19 Agosto 2010
19:09

Manchester City: Mancini risponde alle provocazioni di Ferguson

Il tecnico italiano replica alle dichiarazioni di Sir Alex che aveva affermato che i “citizens” stanno spendendo cifre folli definendoli “kamikaze del mercato”. Il “Mancio” ha ricordato che anche i “Red Devils” non hanno fatto economia.
A cura di Jacopo Giove
roberto-mancini

MANCHESTER. Il derby di Manchester non é mai stato cosí saporito. Roberto Mancini ed Alex Ferguson non se le mandano a dire e le loro dichiarazioni gettano benzina sul fuoco di una rivalitá che sta ritornando ai livelli degli anni '60/'70. Il tecnico del Manchester United aveva aperto le danze dichiarando che i "cugini" spendono cifre folli per comprare calciatori, definendoli "kamikaze del mercato" (e pensare che successivamente é stato acquistato James Milner, arrivato per una cifra pari a trentuno milioni di euro). La risposta del "Mancio" non poteva tardare ad arrivare e difatti presentatosi davanti ai microfoni prima del match col Timisoara che dovrá affrontare il Manchester City l'allenatore jesino non ha lesinato parole, replicando: "Tutti i club hanno speso tantissimo, e non mi riferisco agli ultimi quindici anni, bensí all'ultimo triennio. Credo sia normale che per acquistare i migliori giocatori si debba fare qualche sacrificio economico. Rispetto l'opinione di Ferguson ma mi sembra che anche lo United abbia speso tantissimo sul mercato negli ultimi anni quindi non mi sento di dargli importanza".
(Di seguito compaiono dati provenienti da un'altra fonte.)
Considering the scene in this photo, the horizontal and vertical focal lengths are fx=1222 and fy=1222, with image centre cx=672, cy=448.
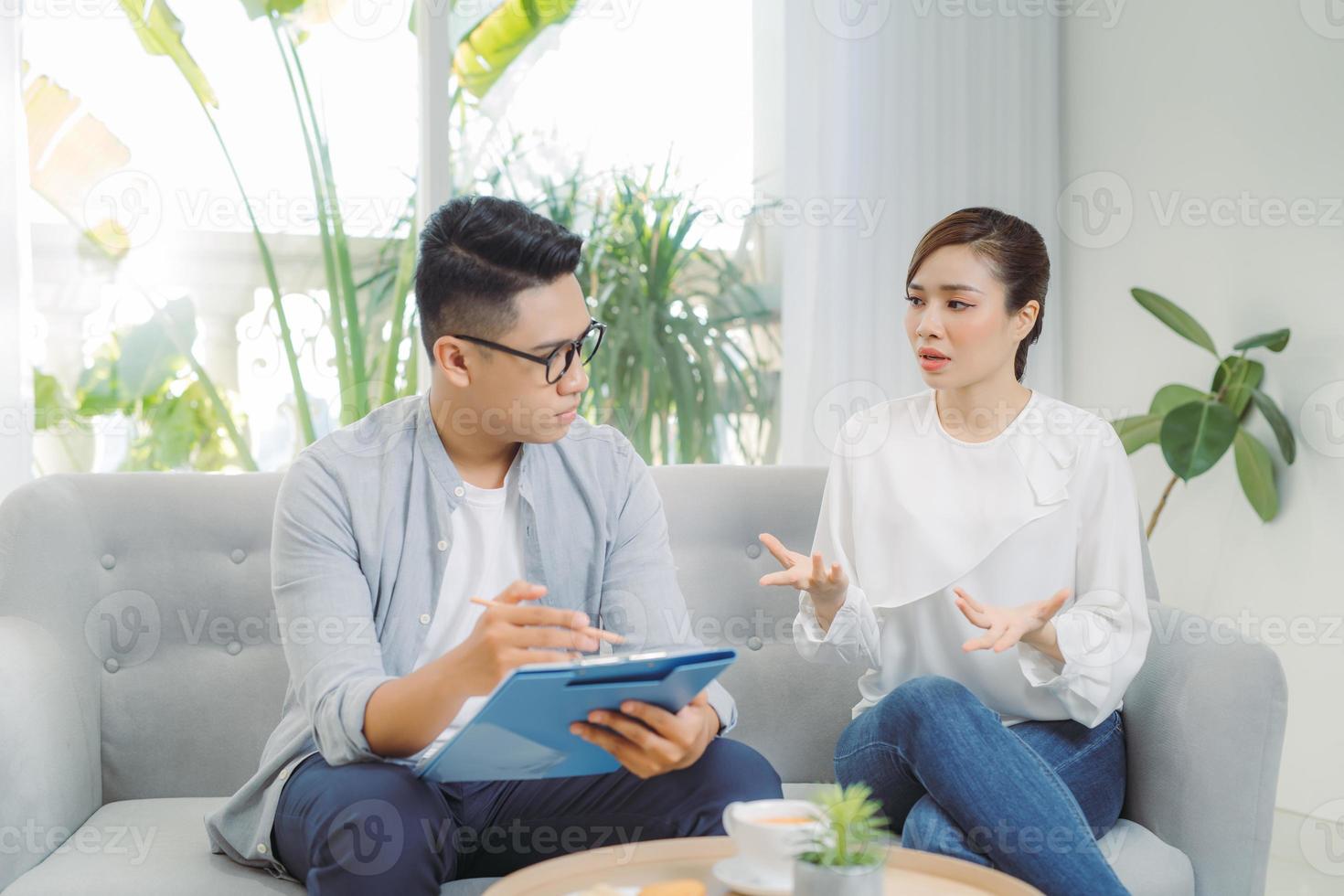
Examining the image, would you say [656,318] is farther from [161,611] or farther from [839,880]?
[839,880]

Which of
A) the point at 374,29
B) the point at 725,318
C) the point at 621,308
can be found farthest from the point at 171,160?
the point at 725,318

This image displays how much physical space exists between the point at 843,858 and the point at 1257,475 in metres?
2.22

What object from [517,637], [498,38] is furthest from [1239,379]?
[517,637]

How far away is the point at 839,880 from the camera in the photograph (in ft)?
3.35

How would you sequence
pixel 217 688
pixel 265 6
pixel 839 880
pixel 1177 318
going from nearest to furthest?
pixel 839 880 < pixel 217 688 < pixel 1177 318 < pixel 265 6

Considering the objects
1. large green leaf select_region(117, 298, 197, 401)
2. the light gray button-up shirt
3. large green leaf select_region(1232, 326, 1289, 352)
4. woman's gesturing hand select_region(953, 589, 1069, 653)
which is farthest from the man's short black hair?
large green leaf select_region(117, 298, 197, 401)

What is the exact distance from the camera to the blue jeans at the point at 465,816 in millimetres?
1325

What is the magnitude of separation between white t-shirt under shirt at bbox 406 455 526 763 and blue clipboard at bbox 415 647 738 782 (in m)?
0.27

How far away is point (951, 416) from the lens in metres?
1.89

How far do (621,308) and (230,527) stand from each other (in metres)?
1.75

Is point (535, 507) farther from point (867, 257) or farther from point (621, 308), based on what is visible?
point (867, 257)

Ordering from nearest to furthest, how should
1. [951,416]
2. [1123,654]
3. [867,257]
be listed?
[1123,654] → [951,416] → [867,257]

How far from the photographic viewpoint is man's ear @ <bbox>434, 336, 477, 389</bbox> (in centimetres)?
161

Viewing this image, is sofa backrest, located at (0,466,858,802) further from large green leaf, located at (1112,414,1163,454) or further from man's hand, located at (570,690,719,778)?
large green leaf, located at (1112,414,1163,454)
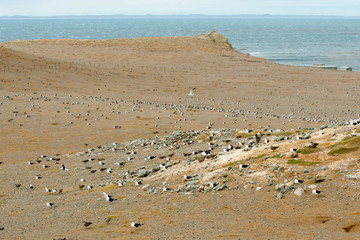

Una cosa dati alla mano peró é palese. I centosessanta milioni di euro spesi dallo sceicco Mansour sono cinque volte quanto speso dai "Red Devils", e con l'arrivo di Milner fra soldi spesi per comprare giocatori, quelli per gli ingaggi ed il budget iniziale si é superato il tetto del miliardo di sterline. Davvero niente male, ma é interessante anche il premio-qualificazione del Timisoara, i cui giocatori riceverebbero centomila euro a testa dal magnate del petrolio Marian Iancu, proprietario del club dal 2004.

Per quanto riguarda l'undici iniziale non é certa la presenza di Balotelli dal primo minuto, mentre sembra essere destinato alla panchina il portiere dell'Irlanda Shay Given, che prenderebbe molto male la decisione di Mancini ed é sempre piú distante dal City.